The discussion of capital and labor shares puts the issue of class at the top of the agenda. No wonder, then, that mainstream economists are expending so much effort these days attempting to define away the problem.

Let me explain.

If we look at changes in capital and labor shares (measured in terms of corporate profits before tax and compensation of employees as shares of gross domestic product, as in the chart on the left), we can clearly see that, in recent decades, the profit share has been rising and the labor share has been falling. In other words, labor has been losing out to capital—and we need to focus on solving that class problem.

But, of course, the share of income accruing to capital doesn’t just show up in corporate profits; some of that capital share is also distributed to a small portion of income-earners in the corporate (both financial and nonfinancial) sector. The share of income of the top one percent (as in the chart on the right) is a good approximation. If we therefore added the top-one-percent to corporate profits, and at the same time subtracted it from the compensation of employees, the divergence between the capital and labor shares would be even greater—and the class problem would be even more acute.

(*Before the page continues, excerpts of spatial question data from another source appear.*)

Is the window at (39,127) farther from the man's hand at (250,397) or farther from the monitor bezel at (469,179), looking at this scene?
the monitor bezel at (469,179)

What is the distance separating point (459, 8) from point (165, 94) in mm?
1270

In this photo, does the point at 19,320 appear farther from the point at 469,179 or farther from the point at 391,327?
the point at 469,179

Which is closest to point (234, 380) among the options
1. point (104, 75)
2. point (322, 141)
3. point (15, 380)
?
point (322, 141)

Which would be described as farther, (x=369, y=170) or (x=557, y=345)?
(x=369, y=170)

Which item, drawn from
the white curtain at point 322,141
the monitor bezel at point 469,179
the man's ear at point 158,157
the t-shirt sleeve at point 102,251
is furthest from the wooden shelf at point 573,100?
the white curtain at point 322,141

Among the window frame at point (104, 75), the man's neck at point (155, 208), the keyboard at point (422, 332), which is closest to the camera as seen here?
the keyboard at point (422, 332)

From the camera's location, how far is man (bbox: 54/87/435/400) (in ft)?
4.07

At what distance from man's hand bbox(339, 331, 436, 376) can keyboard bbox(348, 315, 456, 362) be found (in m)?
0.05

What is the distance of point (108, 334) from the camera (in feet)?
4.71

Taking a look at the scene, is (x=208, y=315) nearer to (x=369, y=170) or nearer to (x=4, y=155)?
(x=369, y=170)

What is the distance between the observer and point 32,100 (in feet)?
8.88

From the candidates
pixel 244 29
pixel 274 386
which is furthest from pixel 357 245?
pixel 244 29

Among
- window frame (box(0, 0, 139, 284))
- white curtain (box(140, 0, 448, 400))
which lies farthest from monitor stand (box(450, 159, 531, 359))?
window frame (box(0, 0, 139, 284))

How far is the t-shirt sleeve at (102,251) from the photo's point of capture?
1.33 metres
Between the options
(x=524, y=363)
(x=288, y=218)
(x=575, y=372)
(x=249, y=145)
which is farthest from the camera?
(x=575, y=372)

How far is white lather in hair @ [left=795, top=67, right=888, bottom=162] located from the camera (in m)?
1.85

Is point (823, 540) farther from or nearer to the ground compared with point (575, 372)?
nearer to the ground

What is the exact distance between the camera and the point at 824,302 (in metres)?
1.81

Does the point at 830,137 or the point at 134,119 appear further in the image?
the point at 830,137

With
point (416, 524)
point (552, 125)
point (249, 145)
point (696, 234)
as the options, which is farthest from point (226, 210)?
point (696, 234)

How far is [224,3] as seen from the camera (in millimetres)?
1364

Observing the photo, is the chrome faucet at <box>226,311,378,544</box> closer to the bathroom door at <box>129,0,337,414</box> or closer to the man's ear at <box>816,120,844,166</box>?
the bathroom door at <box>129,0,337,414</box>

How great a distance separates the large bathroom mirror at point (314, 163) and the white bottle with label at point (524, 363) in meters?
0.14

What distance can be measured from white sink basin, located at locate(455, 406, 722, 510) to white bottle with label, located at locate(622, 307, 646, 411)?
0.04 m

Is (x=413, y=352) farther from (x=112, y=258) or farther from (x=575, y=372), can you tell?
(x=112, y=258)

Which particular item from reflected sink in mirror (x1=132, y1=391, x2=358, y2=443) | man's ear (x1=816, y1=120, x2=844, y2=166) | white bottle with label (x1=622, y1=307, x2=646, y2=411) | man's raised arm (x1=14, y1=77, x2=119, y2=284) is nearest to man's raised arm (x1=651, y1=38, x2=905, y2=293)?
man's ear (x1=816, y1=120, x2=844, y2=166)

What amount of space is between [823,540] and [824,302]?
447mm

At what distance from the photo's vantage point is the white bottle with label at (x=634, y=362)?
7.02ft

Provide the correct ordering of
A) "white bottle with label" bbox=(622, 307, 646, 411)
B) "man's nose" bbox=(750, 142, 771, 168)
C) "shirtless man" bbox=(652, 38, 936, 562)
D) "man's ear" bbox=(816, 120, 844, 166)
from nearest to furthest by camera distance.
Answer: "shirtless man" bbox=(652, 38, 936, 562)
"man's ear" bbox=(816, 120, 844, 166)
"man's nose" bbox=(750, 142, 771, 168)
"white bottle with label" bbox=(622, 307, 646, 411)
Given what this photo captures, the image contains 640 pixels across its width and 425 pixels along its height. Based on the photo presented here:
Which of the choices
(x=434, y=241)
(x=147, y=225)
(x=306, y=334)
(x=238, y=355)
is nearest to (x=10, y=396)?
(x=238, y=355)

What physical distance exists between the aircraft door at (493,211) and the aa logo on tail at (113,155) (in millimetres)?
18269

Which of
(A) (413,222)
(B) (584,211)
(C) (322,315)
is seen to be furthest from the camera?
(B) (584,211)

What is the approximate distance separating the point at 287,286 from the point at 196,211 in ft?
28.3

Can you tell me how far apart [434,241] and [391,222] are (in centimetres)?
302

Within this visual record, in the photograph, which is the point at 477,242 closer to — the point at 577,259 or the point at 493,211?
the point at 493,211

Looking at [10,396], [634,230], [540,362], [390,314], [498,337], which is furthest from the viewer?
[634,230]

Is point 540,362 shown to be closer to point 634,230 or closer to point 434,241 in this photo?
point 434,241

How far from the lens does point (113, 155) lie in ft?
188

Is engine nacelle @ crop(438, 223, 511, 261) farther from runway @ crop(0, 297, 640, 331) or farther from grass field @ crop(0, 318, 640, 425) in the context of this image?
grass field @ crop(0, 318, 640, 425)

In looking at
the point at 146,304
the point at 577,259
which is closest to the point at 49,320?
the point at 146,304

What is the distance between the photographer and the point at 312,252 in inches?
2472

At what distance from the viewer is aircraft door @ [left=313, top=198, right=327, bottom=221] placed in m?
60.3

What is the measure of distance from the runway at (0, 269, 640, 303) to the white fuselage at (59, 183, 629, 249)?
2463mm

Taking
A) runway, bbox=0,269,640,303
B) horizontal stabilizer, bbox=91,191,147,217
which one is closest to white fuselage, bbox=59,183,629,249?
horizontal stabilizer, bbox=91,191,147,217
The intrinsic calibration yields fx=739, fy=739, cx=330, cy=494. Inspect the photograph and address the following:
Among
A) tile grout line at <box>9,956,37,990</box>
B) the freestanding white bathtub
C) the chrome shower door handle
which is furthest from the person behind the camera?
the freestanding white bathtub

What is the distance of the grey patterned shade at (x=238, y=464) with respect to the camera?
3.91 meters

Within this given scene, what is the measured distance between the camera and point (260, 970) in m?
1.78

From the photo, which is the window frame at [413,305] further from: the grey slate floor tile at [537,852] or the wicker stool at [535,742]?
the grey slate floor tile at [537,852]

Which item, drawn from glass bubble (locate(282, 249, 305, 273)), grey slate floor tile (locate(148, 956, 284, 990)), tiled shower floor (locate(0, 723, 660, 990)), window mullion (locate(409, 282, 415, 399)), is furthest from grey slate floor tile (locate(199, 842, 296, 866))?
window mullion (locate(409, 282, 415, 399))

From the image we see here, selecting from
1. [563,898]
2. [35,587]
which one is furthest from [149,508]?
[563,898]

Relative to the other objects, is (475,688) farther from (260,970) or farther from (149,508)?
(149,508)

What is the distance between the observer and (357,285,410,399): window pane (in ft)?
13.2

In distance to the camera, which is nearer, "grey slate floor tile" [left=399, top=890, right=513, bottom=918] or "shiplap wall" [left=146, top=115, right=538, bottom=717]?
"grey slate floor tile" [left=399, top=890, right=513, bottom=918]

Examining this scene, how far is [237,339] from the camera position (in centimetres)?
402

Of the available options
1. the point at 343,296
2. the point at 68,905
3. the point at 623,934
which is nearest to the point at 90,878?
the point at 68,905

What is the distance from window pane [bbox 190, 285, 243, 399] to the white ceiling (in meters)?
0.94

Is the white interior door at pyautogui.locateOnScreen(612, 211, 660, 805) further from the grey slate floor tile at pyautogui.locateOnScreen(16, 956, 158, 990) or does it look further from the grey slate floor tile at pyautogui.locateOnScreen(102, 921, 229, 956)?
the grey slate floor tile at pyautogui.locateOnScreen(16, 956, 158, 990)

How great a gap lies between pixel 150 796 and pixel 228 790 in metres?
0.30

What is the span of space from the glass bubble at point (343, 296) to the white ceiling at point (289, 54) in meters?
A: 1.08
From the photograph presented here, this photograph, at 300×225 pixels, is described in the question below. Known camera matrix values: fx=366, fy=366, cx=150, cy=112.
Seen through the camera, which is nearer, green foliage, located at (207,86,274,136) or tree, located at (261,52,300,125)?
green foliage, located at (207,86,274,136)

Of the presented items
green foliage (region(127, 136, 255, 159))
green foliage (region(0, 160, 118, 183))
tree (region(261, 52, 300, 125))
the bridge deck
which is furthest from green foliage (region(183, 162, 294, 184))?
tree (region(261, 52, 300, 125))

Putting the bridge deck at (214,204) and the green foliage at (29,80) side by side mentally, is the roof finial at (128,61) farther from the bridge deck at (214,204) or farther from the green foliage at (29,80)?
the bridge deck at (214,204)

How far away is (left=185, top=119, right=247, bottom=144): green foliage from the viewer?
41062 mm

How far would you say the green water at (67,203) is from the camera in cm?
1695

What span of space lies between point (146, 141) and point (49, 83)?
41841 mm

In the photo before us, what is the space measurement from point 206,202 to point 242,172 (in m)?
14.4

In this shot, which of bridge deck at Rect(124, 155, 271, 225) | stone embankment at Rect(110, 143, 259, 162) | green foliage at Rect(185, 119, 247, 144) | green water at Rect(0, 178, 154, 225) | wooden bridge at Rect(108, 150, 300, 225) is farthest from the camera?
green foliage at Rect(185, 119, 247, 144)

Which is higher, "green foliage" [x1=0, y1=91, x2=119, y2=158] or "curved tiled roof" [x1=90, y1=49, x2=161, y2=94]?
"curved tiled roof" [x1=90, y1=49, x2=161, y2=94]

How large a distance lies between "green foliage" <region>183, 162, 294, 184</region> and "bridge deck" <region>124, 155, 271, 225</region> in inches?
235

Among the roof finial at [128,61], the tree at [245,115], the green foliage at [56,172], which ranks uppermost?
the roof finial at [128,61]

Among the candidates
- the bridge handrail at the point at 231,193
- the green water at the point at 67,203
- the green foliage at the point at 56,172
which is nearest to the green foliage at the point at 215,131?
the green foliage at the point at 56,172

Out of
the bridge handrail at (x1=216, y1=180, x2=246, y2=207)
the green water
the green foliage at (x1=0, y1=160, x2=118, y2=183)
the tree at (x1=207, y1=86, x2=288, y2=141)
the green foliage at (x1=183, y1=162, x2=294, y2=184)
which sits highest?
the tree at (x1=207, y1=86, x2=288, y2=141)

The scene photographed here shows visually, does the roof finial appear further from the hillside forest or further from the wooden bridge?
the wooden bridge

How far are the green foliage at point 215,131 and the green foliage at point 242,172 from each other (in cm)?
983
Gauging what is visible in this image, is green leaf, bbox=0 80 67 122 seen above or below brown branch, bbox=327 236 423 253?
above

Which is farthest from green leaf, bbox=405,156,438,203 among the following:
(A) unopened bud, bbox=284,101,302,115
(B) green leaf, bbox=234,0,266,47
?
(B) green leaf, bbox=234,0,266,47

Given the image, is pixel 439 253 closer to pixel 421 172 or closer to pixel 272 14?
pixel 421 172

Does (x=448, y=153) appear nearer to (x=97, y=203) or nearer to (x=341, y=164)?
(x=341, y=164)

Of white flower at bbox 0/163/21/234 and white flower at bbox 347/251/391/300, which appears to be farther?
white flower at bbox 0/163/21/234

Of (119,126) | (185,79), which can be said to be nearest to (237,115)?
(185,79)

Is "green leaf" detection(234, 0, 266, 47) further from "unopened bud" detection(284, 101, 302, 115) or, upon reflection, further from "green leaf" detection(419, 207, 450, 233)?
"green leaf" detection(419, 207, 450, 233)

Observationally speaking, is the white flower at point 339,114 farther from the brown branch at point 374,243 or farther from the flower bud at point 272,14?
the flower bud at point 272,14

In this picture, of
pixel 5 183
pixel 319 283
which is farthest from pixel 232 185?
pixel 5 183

MIT’s Matthew Rognlie understands this perfectly. He notes that David Ricardo pronounced the issue of how aggregate income is split between labor and capital the “principal problem of Political Economy” and that the recent explosion of research on inequality has both called into question the postwar presumption of constant capital and labor shares and emphasized the increasing share of income accruing to the richest individuals. In other words, class has once again reared its ugly head.

Instead of trying to solve this class problem, Rognlie attempts to define away the problem—first, by focusing on net income shares and, then, by including housing in capital. He concludes that, once those adjustments are made,

concern about inequality should be shifted away from the split between capital and labor, and toward other aspects of distribution, such as the within-labor distribution of income.

The problem with focusing on net income shares—that is, in the case of capital, gross profits minus depreciation—is that it confuses flows of value (corporate profits before taxes, plus incomes to the top one percent, in the way I suggested above) with expenditures (e.g., by corporations to replace the value of plant, building, and machinery that has depreciated in value during the course of production).

The problem with including housing in the capital stock is that it doesn’t form part of the capital from which capitalists derive a flow of new value added or created. Housing industry profits are already accounted for in gross corporate profits. The fact that individuals may own housing doesn’t allow them to capture any of that new value; it just allows them to enjoy the benefits of having a home and to pay the costs (to banks and other financial institutions) of financing their homeownership.

While I agree with Rognlie that the “story of the postwar net capital share is not a simple one,” the fall and then recovery of the capital share (in the form of both corporate profits and one-percent incomes), which is mirrored by the rise and then fall of the wage share, can’t simply be defined away.

In other words, just as it was in the early-nineteenth century, class remains the “principal problem of Political Economy” in our own times.